====== Given data ======
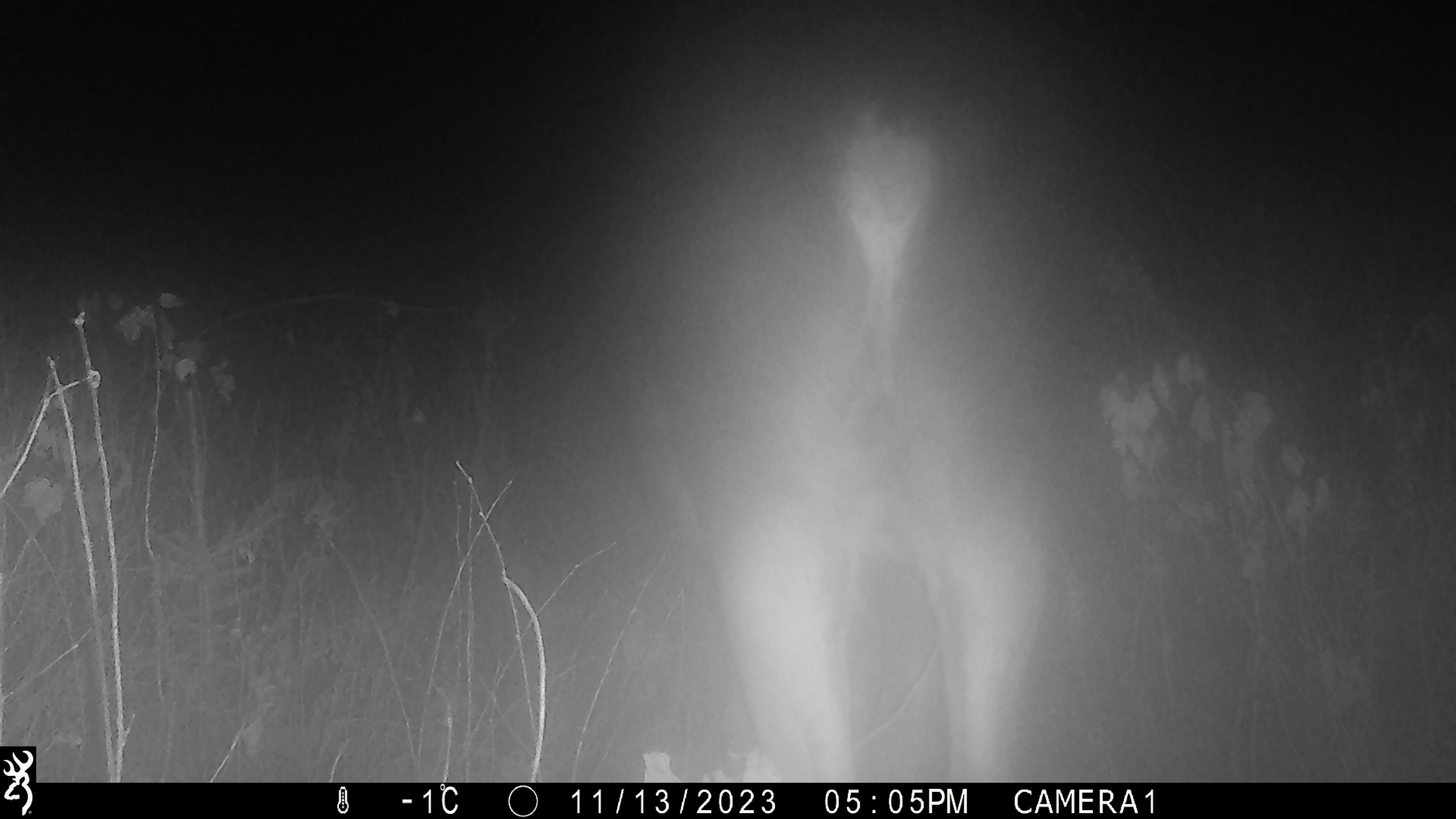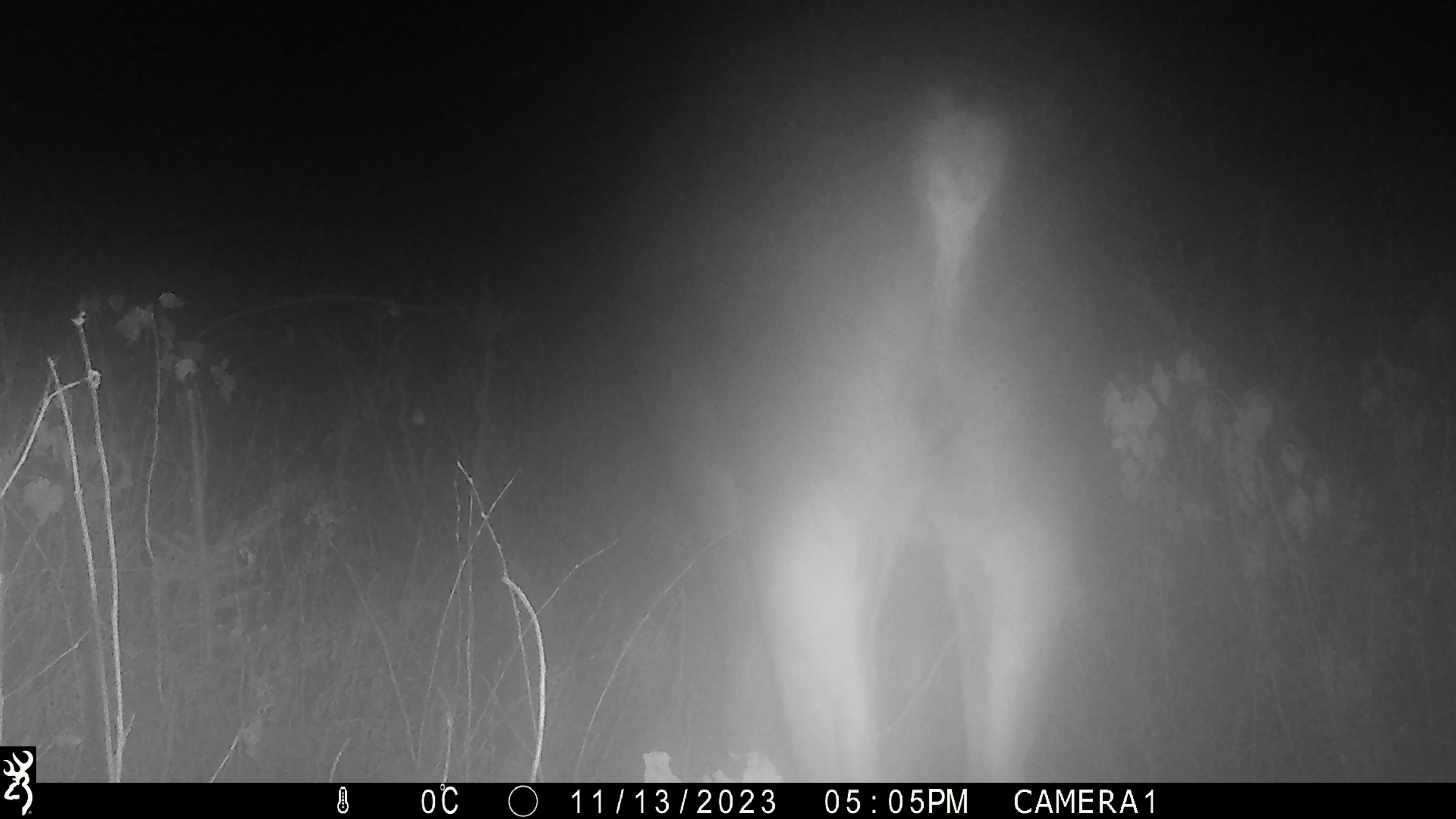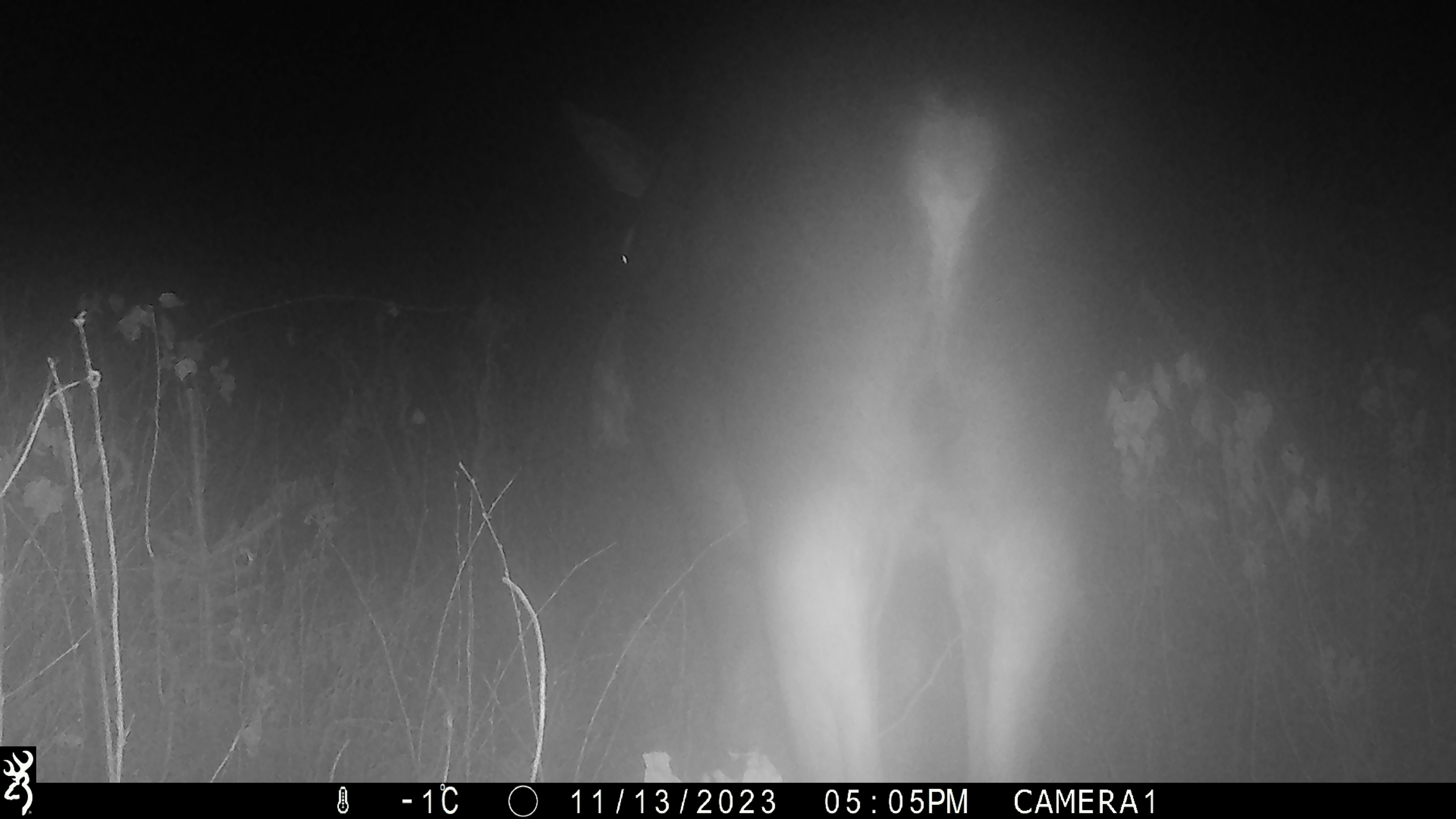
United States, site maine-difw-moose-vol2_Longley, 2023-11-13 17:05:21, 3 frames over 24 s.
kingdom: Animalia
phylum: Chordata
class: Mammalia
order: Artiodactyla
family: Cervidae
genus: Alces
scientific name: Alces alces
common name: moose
======
====== Given data ======
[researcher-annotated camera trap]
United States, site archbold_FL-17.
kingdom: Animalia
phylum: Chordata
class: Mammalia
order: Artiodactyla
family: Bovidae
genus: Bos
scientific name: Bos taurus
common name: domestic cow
======
| Task description |
Copy the records above exactly, beginning at the line that contains "United States, site maine-difw-moose-vol2_Longley, 2023-11-13" and stopping after the line that contains "common name: moose".

| Answer section |
United States, site maine-difw-moose-vol2_Longley, 2023-11-13 17:05:21, 3 frames over 24 s.
kingdom: Animalia
phylum: Chordata
class: Mammalia
order: Artiodactyla
family: Cervidae
genus: Alces
scientific name: Alces alces
common name: moose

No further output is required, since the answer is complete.